Monday, July 18, 2011

Japanese Shunga - art, eroticism, pornography

Keisai-Eisen Samurai

Why do we see the Shunga prints as erotic, when they actually show scenes of sexual acts? Gigantic male genitals penetrating vaginas that are half the size of the woman involved. Why do we consider them beautiful?
I think the answer is both in the art and the public. Shunga were not considered art in the time they were made. However, Japanese culture has a different definition of beauty. Beauty in the Western culture and in these particular decades became a term much unclear to the public.
To bring clarity to our thoughts, I recommend Umberto Eco’s book “On Beauty”.

Here’s about Shunga, from Wikipedia.
Shunga is a Japanese term for erotic art. Most shunga are a type of ukiyo-e, usually executed in woodblock print format.

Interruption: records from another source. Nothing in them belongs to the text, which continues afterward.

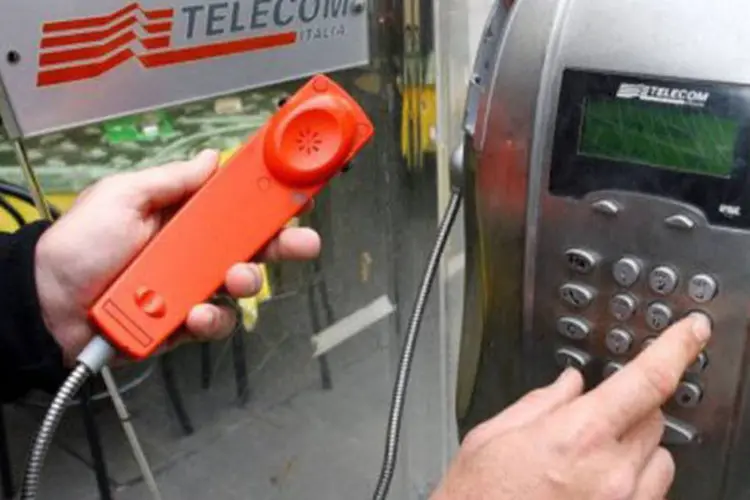 
	Telefone da Telecom It&aacute;lia: conselho da companhia se reuniu para aprovar um novo plano para revitalizar os neg&oacute;cios
 (Vincenzo Pinto/AFP)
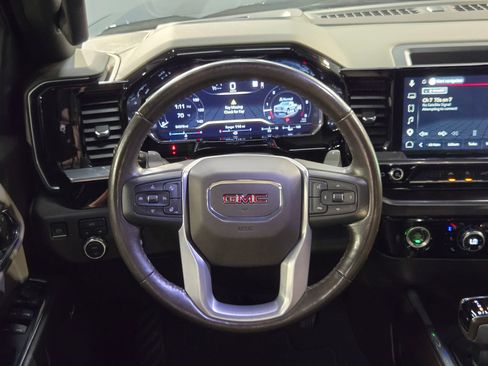 Used 2022 GMC Sierra 1500 SLT w/ SLT Convenience Package AWD/4WD image 26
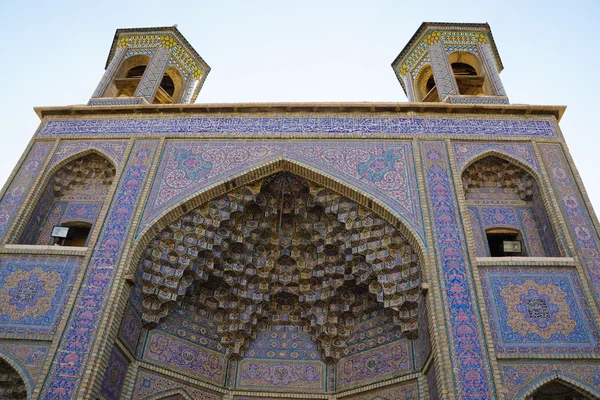 Mezquita Nasir al-Mulk o mezquita rosa en Shiraz, Irán . — Foto de Stock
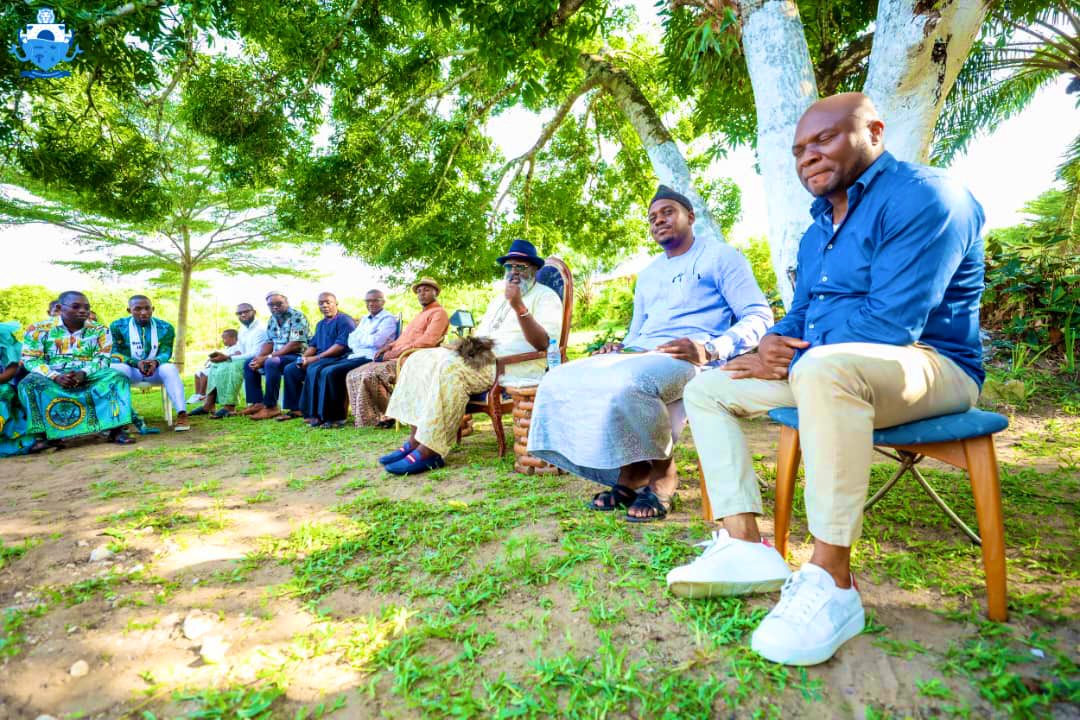 Dimanche au Palais Bakoko s’est tenu un moment d’échange avec notre jeunesse autour des problématiques d’insertion professionnelle,présentation de projets et la place de nos associations culturelles dans le développement communautaire.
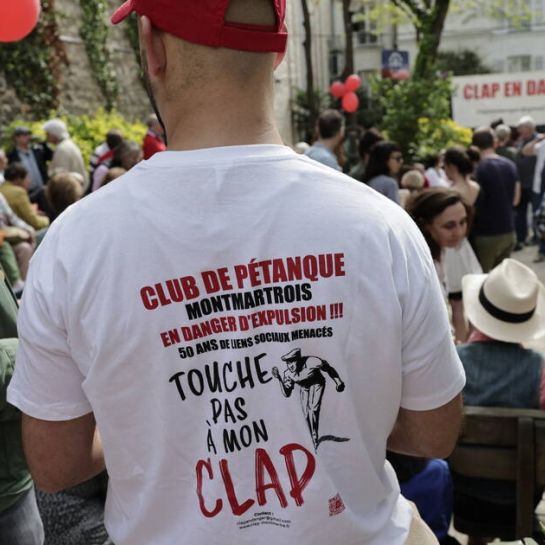 A Montmartre, les boulistes se rebiffent pour garder leur terrain de pétanque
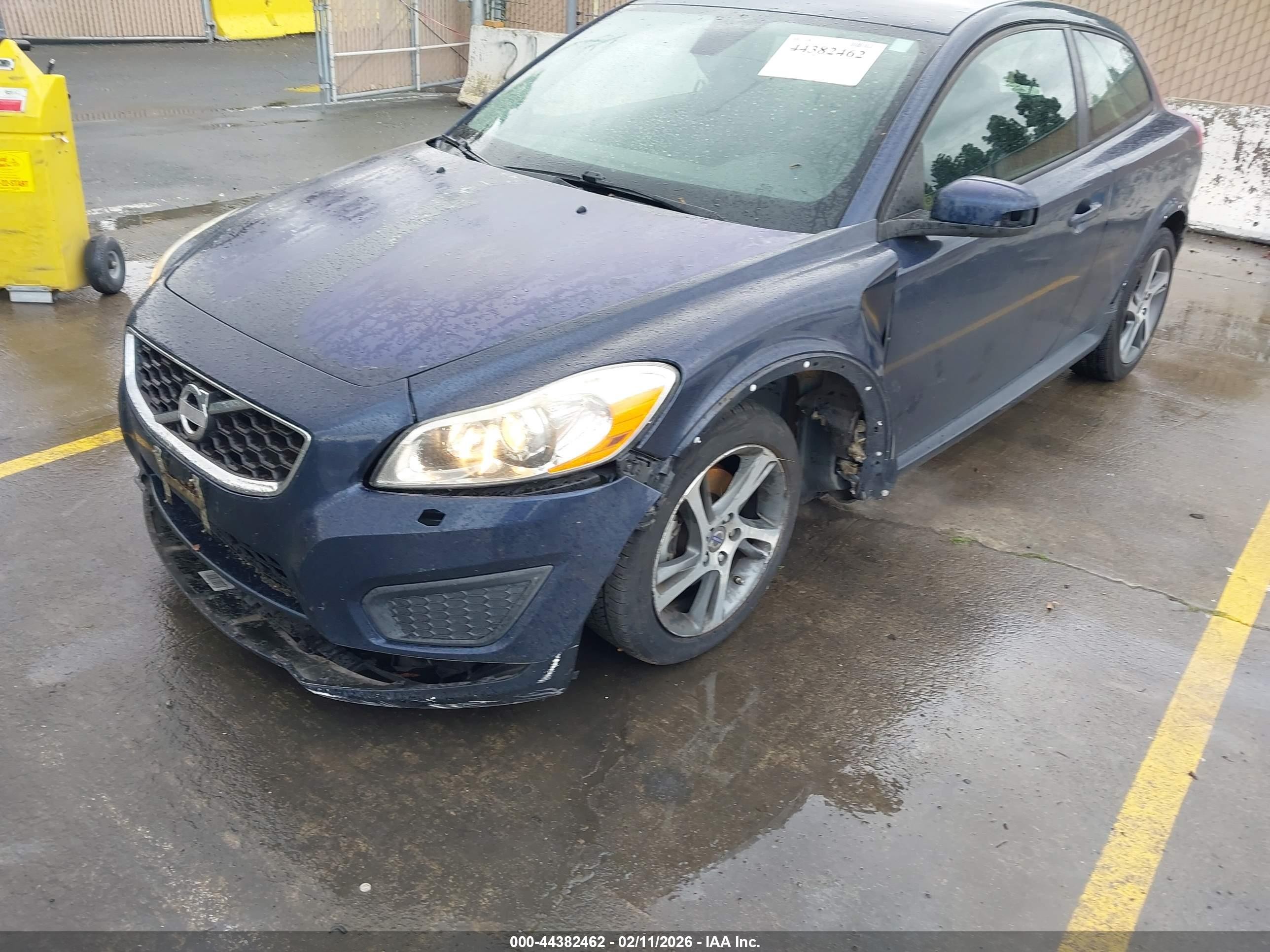 2013 Volvo C30 T5/t5 Platinum/t5 Premier/t5 Premier Plus/t5 R-design/t5 R-design Platinum/t5 R-design Premier Blue vin: YV1672MK3D2300049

While rare, there are extant erotic painted handscrolls which predate the Ukiyo-e movement. Translated literally, the Japanese word shunga means picture of spring; "spring" is a common euphemism for sex.

The ukiyo-e movement as a whole sought to express an idealisation of contemporary urban life. Following the aesthetics of everyday life, Edo period shunga sought to express the sexual mores of the chonin in the widest variety of forms possible, and therefore depicted heterosexual and homosexual, old and young alike, as well as a wide range of fetishes. In the Edo period it was enjoyed by rich and poor, men and women, and despite being out of favour with the shogunate, carried very little stigma. Almost all ukiyo-e artists made shunga at some point in their careers, and it did not detract from their prestige as artists.[1] Classifying shunga as a kind of medieval pornography can be misleading in this respect.